The power of recharging is something we tend to underestimate. And yet, strategies around performance curves and how we distribute our energy are not new at all. The need for unwinding, and the importance of Full On recharging, are part of the innate wisdom of human beings. While people may decide to ignore this powerful insight, the truth is that we all need to recharge to be our best self, personally and professionally.
For aeons, our ancestors analysed the power of recharging and, most importantly, the need for it. For example, Ayurvedic tradition pays a lot of attention to the functional energies in nature. These are called doshas, three different energy levels resulting from the five elements of air, earth, space, water, and fire. In this tradition, the months at the nexus of Winter and Spring are typically kapha, a slow and soft state. The Ayurvedic tradition would describe this as a time when the individual requires more time to fire up the agni, the energy activating vital functions. The practical contemporary translation of it is: recharging.

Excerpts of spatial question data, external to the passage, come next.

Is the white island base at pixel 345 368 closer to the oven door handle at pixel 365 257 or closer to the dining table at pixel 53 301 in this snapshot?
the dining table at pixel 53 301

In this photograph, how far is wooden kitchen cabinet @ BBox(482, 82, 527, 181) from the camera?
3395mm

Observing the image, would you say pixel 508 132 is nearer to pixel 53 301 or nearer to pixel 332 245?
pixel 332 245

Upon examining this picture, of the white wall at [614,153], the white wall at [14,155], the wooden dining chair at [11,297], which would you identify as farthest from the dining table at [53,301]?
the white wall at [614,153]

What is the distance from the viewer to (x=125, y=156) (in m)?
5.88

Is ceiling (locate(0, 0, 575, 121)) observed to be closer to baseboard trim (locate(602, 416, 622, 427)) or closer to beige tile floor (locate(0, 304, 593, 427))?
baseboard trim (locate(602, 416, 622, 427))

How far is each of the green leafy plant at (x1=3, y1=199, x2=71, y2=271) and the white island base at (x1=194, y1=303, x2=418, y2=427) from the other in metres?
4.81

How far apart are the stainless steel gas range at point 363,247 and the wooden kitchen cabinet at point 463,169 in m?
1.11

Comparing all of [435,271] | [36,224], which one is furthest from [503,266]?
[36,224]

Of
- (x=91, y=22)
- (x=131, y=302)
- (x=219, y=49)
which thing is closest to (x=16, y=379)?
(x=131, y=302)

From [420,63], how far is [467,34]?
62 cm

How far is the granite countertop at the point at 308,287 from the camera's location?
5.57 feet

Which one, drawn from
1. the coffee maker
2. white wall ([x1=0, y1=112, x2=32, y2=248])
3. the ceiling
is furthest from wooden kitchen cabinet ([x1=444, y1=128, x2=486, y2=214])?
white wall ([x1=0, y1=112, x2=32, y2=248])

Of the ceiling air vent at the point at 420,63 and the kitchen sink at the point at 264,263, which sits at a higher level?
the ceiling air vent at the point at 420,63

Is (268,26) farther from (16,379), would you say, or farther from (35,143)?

Full On recharging is what allows us to get more energy when we need it the most. And to get insights on how to observe and navigate our performance levels when energy is in abundance. As we just celebrated Lunar New Year, it’s very insightful to acknowledge how, in East Asian traditions, this is a moment to pray for a good harvest. From a business perspective, the start of the new year and Q1 is often a time to set up strategies and targets, and to navigate how to improve results in the new year.
The link between traditional harvesting and business revenues is recognisable. So why did we forget about recharging?
Better question is: when did we forget? Human beings are among the very few mammals not to hibernate. There is an evident evolutionary explanation to this: the first humans were tropical animals that never experienced glacial temperatures. Also, the control of fire and the use of the first forms of clothing was mastered by our ancestors in the Stone Age. Simply put, we have been very lucky and owned the “patent” for a very good idea. That’s how, with time, we forgot about recharging. Possibly, this can resonate with some high performing companies.
Do we still need to talk about recharging, then? The epidemic of burnout in the corporate world, and the staggering layoffs of early 2023 in leading companies like Amazon, Microsoft, Goldman Sachs, and Spotify, just to name a few, tell us that there is something we are not paying enough attention to. While finding a solution to a structural issue is definitely not as easy as saying “take a day off”, recharging should be part of a robust and sustainable strategy for high performing teams.
The cycle of high performance – being Full On, giving all our focus and abilities to a selected objective – cannot be complete without full on recharging. This is even more important as major economies including the US, EU, UK, and China are already experiencing economic compression, with financial analysts predicting a global recession. The prediction is that emerging economies and the G20 are not going to be immune from this either. Can recharging help companies to successfully overcome the challenge of recession? Possibly.
The suggestion is not to hibernate, and to hope for waking up in Spring to a Q2 with favourable market and business prosperity. Through this insight we can learn how to strengthen our resilience following the functional energies in nature, and the world around us, by including recharging in our strategy for Q1. Take this crucial step into account when focusing on your individual and organisational performance.